Its just a little thing but worth knowing about


----------



## ClubMan (27 Apr 2006)

Does that mean that I can leave my portable computer at home now?


----------



## johnnybegood (27 Apr 2006)

sure does!! Although with a portable computer like that i would want to bring that baby everywhere!!


----------



## rubberduckey (27 Apr 2006)

Thats great news, thanks for the update.


----------



## Alex (27 Apr 2006)

has the internet banking changeover with ub happened yet??? i see that telephone banking has changed alright but when i go to use internet banking i see no change whatsoever. i am still asked for a registration number and passphrase when i log onto internet banking. i thought they were doing away with this and intoducing a new way of logging in.


----------



## GeneralZod (27 Apr 2006)

Alex said:
			
		

> has the internet banking changeover with ub happened yet??? i see that telephone banking has changed alright but when i go to use internet banking i see no change whatsoever. i am still asked for a registration number and passphrase when i log onto internet banking. i thought they were doing away with this and intoducing a new way of logging in.



I'm not seeing any change either. 

If the blurb on the letter they sent out and on the web site is to be believed it should have prompted for a new customer number (in the letter) and got you to choose a new password and PIN.

Anyone know where the ".der" certificate file is supposed to go on a WinXP machine? 
Normally I use Mac OS. Want to check that in case the changeover breaks the unsupported
use of Mac OS for accessing it.


----------



## johnnybegood (28 Apr 2006)

Not aware of these problems. I have been a customer with Ub since September. I logged in as normal last week and then it prompted me to add additional pin and password for the new all access internet banking.

Then link to the new banking online is [broken link removed] it has a blue and white colour scheme.

It should be available to all customers. Although might it have something to do with the u first account. I have a u first account what about you?


----------



## Alex (28 Apr 2006)

i have a u first gold account. i rang anytime banking today and was told that some customers can still log in the old way for a while longer.


----------



## Bgirl (29 Apr 2006)

I had to ring up 1850424365 and they guided me through the process of the password.  It hasnt changed any more than the method of loggin in and that you can log on from any pc.  In any case the site is down today.


----------



## dam099 (1 May 2006)

GeneralZod said:
			
		

> Anyone know where the ".der" certificate file is supposed to go on a WinXP machine?
> Normally I use Mac OS. Want to check that in case the changeover breaks the unsupported
> use of Mac OS for accessing it.


 
I think the .der certificates are now gone, at least I deleted mine (make a backup first) and the new system still works.
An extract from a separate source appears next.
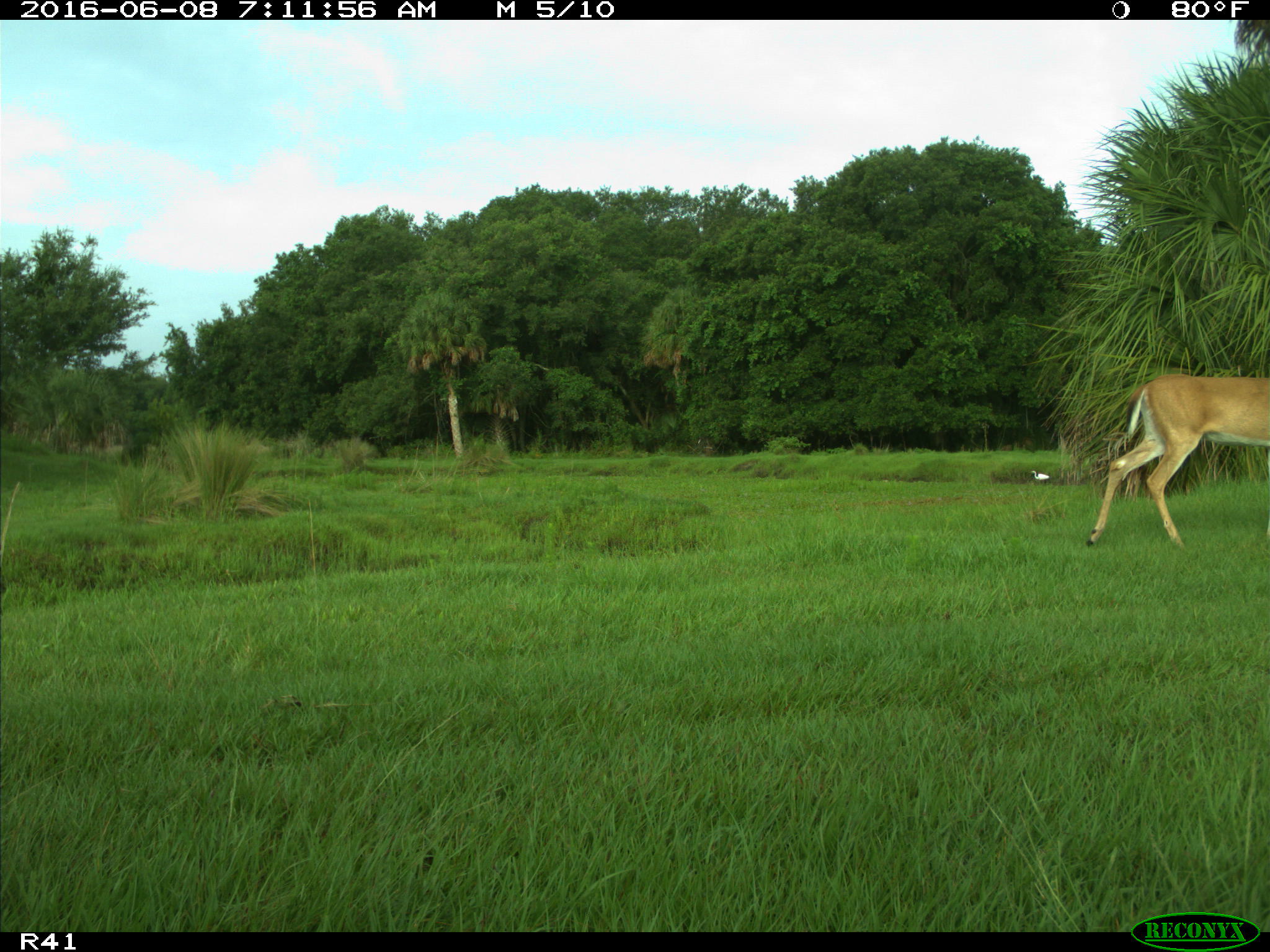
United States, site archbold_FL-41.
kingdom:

Apart from the revamped log on process and some small visual changes (mostly looks like updating for the new brand look) I can't see much difference in the functionality of the new system over the old (except the facility to set up 3rd party beneficiaries is currently disabled).


----------



## Alex (2 May 2006)

i hope they haven't done away with the 3rd party payment function altogether. i use it all the time.


----------



## GeneralZod (2 May 2006)

About six months ago I contacted UB about their 3rd party payment function because it wasn't passing the reference field properly. 

They said it would be fixed in April. Hopefully this is just a delay in enabling the function with the improved functionality.


----------